Le informazioni ufficiali del prodotto indicano che è necessario ricercare immediatamente assistenza medica in caso di sospetto sovradosaggio. I sintomi in seguito a un sovradosaggio acuto di questo tipo di medicinale sono comunemente descritti come limitati a effetti lievi come sonnolenza, nausea, vomito o dolore allo stomaco. L'assistenza di supporto e il trattamento sintomatico sono generalmente indicati dai professionisti sanitari.


D: Esiste una forma liquida di Cimelide per le persone che hanno difficoltà a deglutire le compresse?

La Nimesulide, il principio attivo di Cimelide, è elencata nella documentazione ufficiale come prodotta in varie forme farmaceutiche. Queste forme includono tipicamente compresse, capsule e granuli per sospensione orale, nonché supposte. La disponibilità di forme farmaceutiche specifiche può variare a seconda del prodotto e della regione geografica.


D: Quali sono i tipi specifici di dolore che Cimelide è utilizzato per trattare?

I documenti regolatori stabiliscono che questo medicinale è indicato per il trattamento sintomatico del dolore acuto, dell'osteoartrite dolorosa e della dismenorrea primaria (dolore mestruale intenso). L'etichettatura regolatoria sottolinea che il suo uso è generalmente limitato al trattamento di seconda linea, il che significa che è spesso considerato dopo che altre opzioni di trattamento si sono dimostrate inefficaci.

Come deve essere conservato e smaltito Cimelide?

Requisiti di Conservazione

Le informazioni regolatorie ufficiali richiedono che Cimelide (Nimesulide) sia conservato in condizioni controllate per mantenerne la qualità. Il medicinale deve essere conservato a una temperatura inferiore a 30 C (86 F) in un luogo fresco e asciutto. Il prodotto deve essere protetto dal calore diretto e dalla luce solare e mantenuto nel suo contenitore originale, e il contenitore deve essere mantenuto ben chiuso.

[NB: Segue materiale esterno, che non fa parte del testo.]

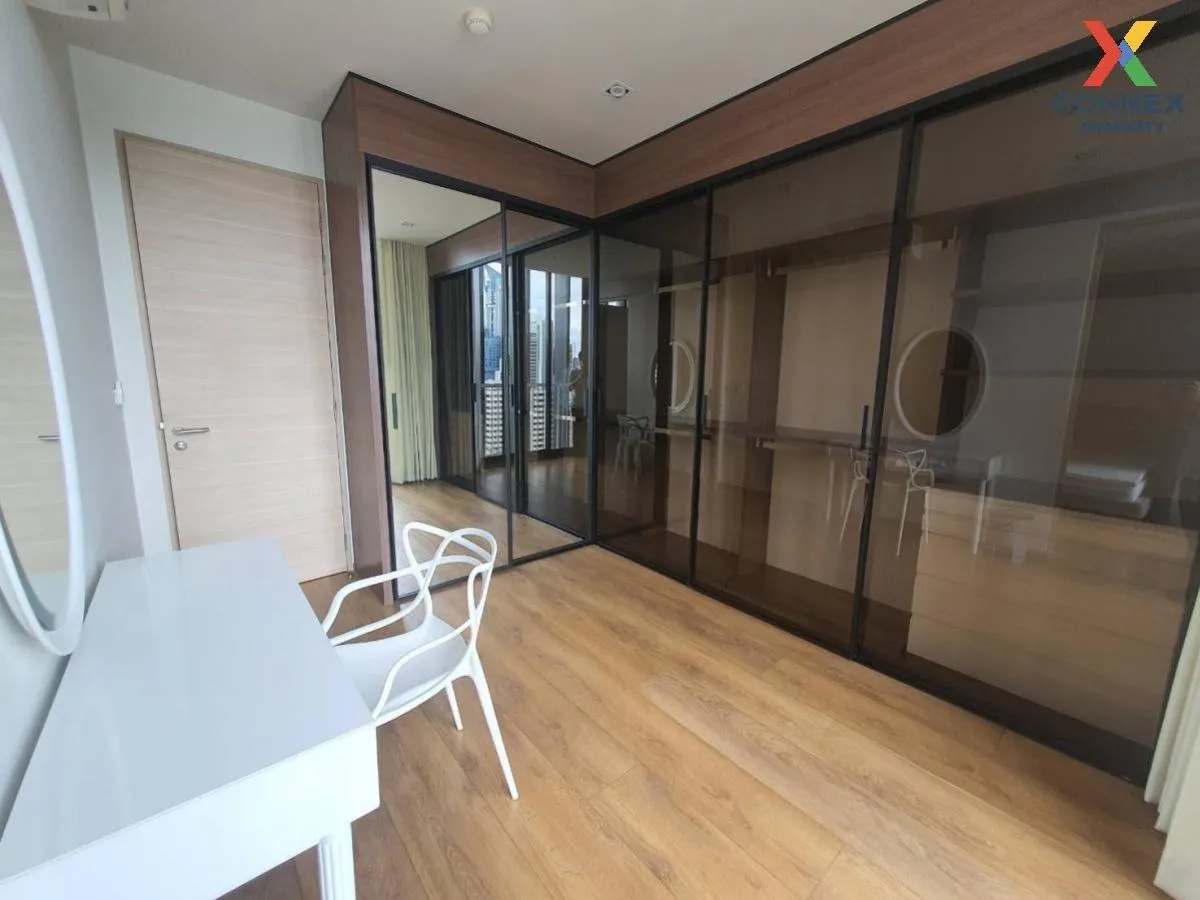 FOR RENT condo , Park Origin Phrom Phong , BTS-Phrom Phong , Khlong Tan , Khlong Toei , Bangkok , CX-16521 4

Sicurezza dei Bambini e Maneggiamento

È un requisito di conservazione obbligatorio che il medicinale sia riposto fuori dalla vista e dalla portata dei bambini e degli animali domestici.

Istruzioni per lo Smaltimento

Il Cimelide scaduto o non utilizzato deve essere smaltito in modo appropriato. L'opzione più sicura è l'utilizzo di un programma comunitario di ritiro dei farmaci o di una busta di raccolta con spedizione. Se non è disponibile alcun programma di ritiro, il prodotto può essere smaltito nei rifiuti domestici solo dopo essere stato mescolato con una sostanza indesiderabile (come terriccio o fondi di caffè usati) e sigillato in un contenitore per prevenire l'esposizione accidentale o l'uso improprio. Le linee guida regolatorie sconsigliano di gettare la maggior parte dei medicinali nel water.

Attenzione! Consultare sempre un medico o un farmacista prima di utilizzare pillole o medicinali.